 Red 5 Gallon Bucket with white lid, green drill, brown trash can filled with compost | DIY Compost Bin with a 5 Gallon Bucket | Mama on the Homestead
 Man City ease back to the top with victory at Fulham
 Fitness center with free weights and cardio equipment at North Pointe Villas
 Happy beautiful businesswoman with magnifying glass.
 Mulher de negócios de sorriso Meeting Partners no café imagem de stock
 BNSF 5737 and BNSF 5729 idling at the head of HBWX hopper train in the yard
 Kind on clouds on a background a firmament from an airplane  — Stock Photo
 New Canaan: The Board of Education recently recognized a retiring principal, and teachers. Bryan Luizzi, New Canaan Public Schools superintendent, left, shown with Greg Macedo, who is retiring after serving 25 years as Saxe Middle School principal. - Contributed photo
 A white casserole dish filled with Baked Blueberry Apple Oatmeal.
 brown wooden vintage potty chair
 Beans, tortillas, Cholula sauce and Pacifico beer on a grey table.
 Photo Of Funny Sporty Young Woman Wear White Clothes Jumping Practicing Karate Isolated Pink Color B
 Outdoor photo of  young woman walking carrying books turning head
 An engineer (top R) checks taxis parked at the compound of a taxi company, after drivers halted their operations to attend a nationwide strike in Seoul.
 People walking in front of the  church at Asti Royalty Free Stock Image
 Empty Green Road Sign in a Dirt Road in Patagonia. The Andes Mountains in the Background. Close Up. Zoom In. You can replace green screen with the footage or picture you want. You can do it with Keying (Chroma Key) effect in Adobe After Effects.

[What you have to do] Of all the entries above, repeat only the lines from the line that has "BNSF 5737 and" to the line that has "People walking in", both lines included, exactly.

[Response to the exercise]
 BNSF 5737 and BNSF 5729 idling at the head of HBWX hopper train in the yard
 Kind on clouds on a background a firmament from an airplane  — Stock Photo
 New Canaan: The Board of Education recently recognized a retiring principal, and teachers. Bryan Luizzi, New Canaan Public Schools superintendent, left, shown with Greg Macedo, who is retiring after serving 25 years as Saxe Middle School principal. - Contributed photo
 A white casserole dish filled with Baked Blueberry Apple Oatmeal.
 brown wooden vintage potty chair
 Beans, tortillas, Cholula sauce and Pacifico beer on a grey table.
 Photo Of Funny Sporty Young Woman Wear White Clothes Jumping Practicing Karate Isolated Pink Color B
 Outdoor photo of  young woman walking carrying books turning head
 An engineer (top R) checks taxis parked at the compound of a taxi company, after drivers halted their operations to attend a nationwide strike in Seoul.
 People walking in front of the  church at Asti Royalty Free Stock Image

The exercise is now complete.